Una società malata “dentro”, che purtroppo – ora ce lo assicura anche la scienza – diventa di conseguenza più malata anche nel corpo.
E allora? Dobbiamo rassegnarci a tutto questo? O dobbiamo piuttosto unire gli sforzi per ritrovare, a tutti i livelli, la strada per tutti noi più…”naturale”?
“In questo tempo povero di amicizia sociale, il nostro compito è quello di costruire comunità”, scriveva qualche giorno fa in un suo tweet Papa Francesco.

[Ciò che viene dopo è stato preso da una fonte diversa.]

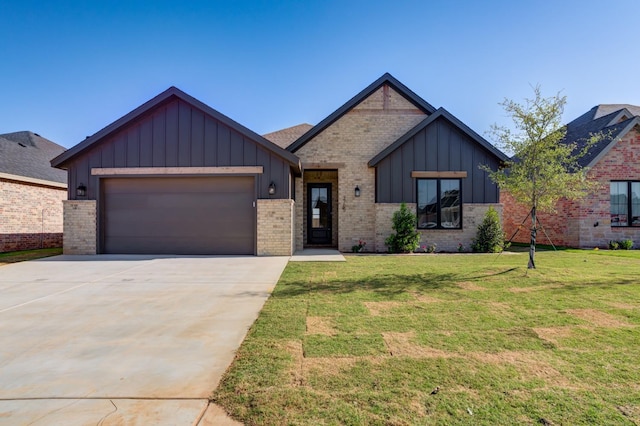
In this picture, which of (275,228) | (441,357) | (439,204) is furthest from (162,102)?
(441,357)

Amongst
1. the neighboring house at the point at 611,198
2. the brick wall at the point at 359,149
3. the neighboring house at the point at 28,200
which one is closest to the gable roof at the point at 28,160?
the neighboring house at the point at 28,200

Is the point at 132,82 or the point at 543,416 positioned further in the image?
the point at 132,82

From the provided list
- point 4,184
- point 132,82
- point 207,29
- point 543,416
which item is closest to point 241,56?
point 207,29

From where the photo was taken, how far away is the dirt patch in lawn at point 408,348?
9.23 ft

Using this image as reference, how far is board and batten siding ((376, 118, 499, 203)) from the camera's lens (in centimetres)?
1145

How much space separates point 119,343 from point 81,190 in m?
9.50

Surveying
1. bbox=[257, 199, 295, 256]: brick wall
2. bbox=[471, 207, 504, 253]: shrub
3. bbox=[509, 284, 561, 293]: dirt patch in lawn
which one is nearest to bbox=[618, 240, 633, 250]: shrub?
bbox=[471, 207, 504, 253]: shrub

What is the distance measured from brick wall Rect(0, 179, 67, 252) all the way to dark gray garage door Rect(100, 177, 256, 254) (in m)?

Una ricetta davvero salutare: ricostruire comunità. Ricostruire il genuino incontro tra persona e persona, perché nessuno sia più solo. A patto che, dalla necessaria esortazione, si passi all’impegno fattivo. Ognuno di noi, nel suo piccolo o grande mondo personale, infatti, può e deve impegnarsi concretamente a ridisegnare, ogni giorno, una tessera di quel mosaico che è la comunità sociale. Tornare a dare precedenza nel quotidiano alla sapiente cura della propria dimensione relazionale, ai rapporti interpersonali, all’incontro con l’altro, che – se vissuto autenticamente – è occasione, di conoscenza, di scambio, di crescita, di autorealizzazione, ed insieme di edificazione del bene comune. E’ questa la nostra natura più profonda ed autentica. E, per i credenti, è anche la dimensione umana che, più di altre, rivela l’essere creati “ad immagine e somiglianza” di Dio. E poi – non dobbiamo dimenticarlo – …fa anche bene alla salute!